Deal Marks IBM’s Return to Form

The move is a return to form for IBM in the enterprise services space. After nearly a decade experimenting with AI and blockchain technologies to moderate success, the acquisition of Red Hat marks a shift in the company’s trajectory back toward cloud computing and the Linux ecosystem. To that end, Red Hat is a true force in the Linux ecosystem and one of the largest open source enterprise software developers there is. 

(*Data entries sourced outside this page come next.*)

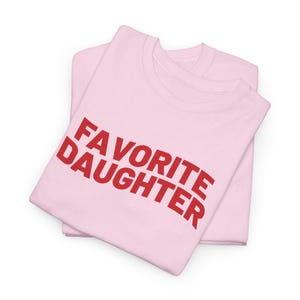 Puede incluir: Dos camisetas de color rosa claro apiladas una encima de la otra. La camiseta superior tiene las palabras "FAVORITE DAUGHTER" impresas en rojo, arqueadas en la parte delantera. Las camisetas est&aacute;n dobladas cuidadosamente.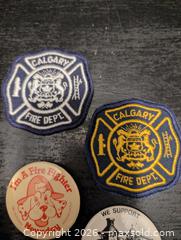MaxSold Auction: Antique brass fire extinguisher, button pins and patches  - Ottawa (Ontario, Canada) SELLER MANAGED Downsizing Online Auction - Kingsford Court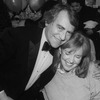 Producer Joseph Papp hugging actress Anne Meara at the opening night party for the NY Shakespeare Festival production of the play "Cafe Crown".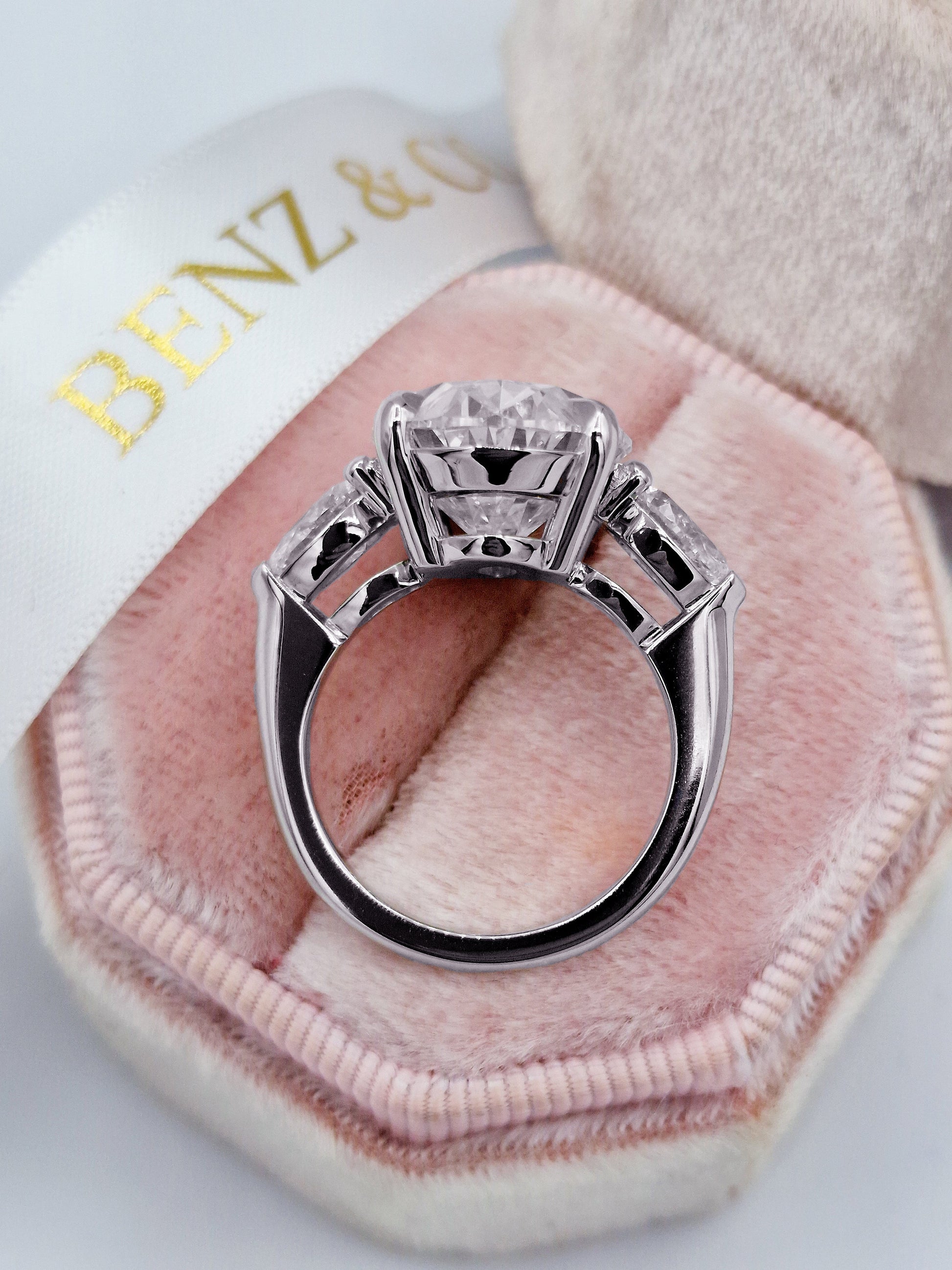 11ct Oval diamond three-stone engagement ring with pear-shaped side stones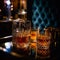 Glasses of whiskey close-up. Product photography. Glass of old whiskey standing on a table in a luxury bar. Composition of whiskey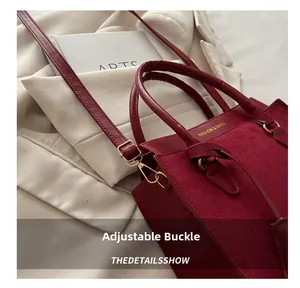 Detail of red leather and suede crossbody bag with adjustable gold buckle and strap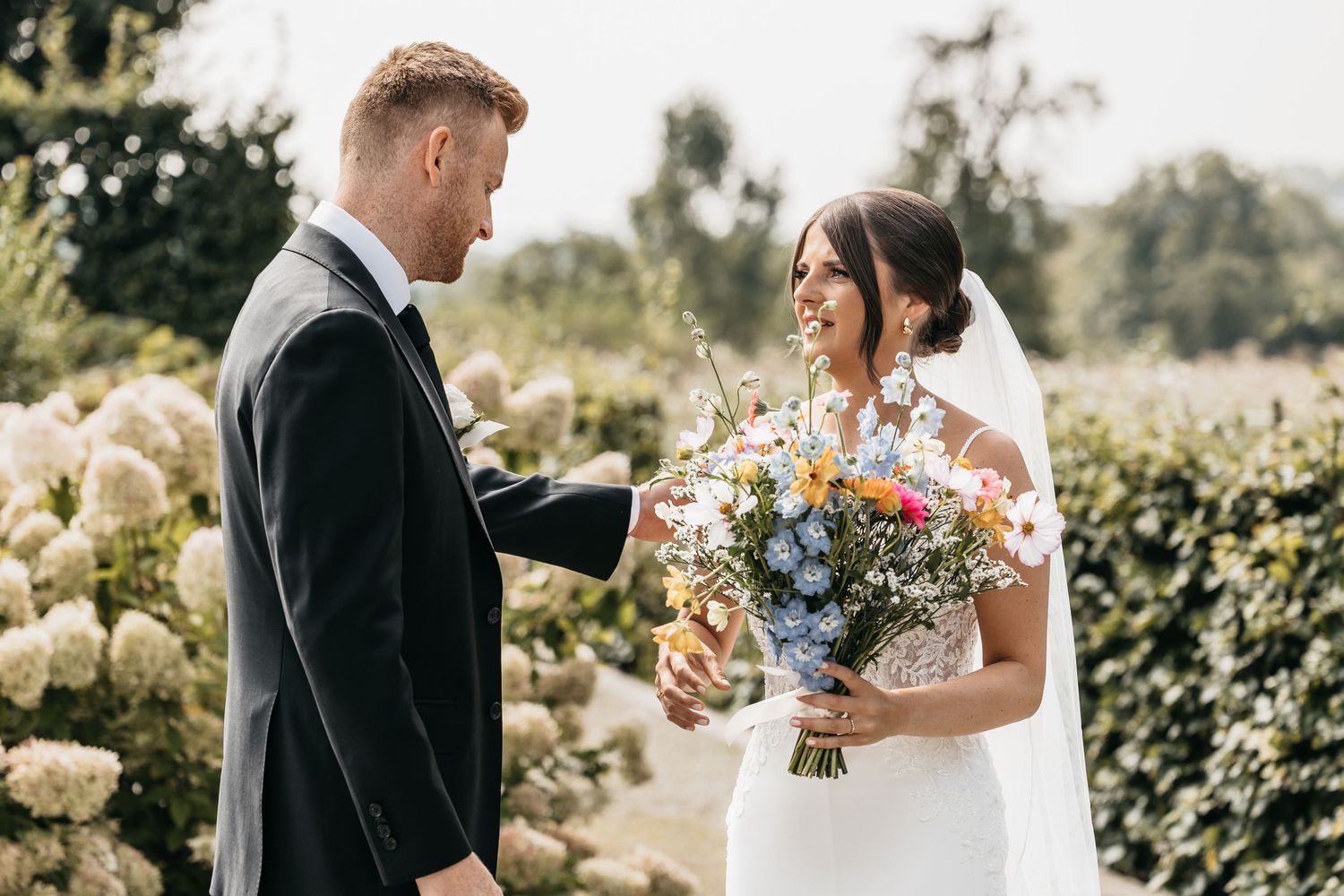 Smiling bride in lace gown holds colorful wildflower bouquet while groom in black suit stands beside her.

Moving Further Into the Cloud

The move is seen as a further move by IBM into the cloud space. According to IBM president and CEO Ginni Rometty, “The acquisition of Red Hat is a game-changer. It changes everything about the cloud market. IBM will become the world’s #1 hybrid cloud provider, offering companies the only open cloud solution that will unlock the full value of the cloud for their businesses.”

An Enthusiastic IBM CEO

Rometty also asserts, “Most companies today are only 20 percent along their cloud journey, renting compute power to cut costs,” she said. “The next 80 percent is about unlocking real business value and driving growth. This is the next chapter of the cloud. It requires shifting business applications to hybrid cloud, extracting more data and optimizing every part of the business, from supply chains to sales.”

Solid Financials in the Space

According to company CFO Jim Kavanaugh IBM’s cloud unit brought in over $19 billion so far this year, up more than 20% from the same time last year. The $190 per share price also marks a 63% premium from Friday’s $116.68 per share closing price for Red Hat. Last year, Red Hat generated more than $3 billion in revenue but is said to have a plan to expand that revenue to $5 billion.

If approved by shareholders and regulators the deal is expected to clear in the latter half of 2019.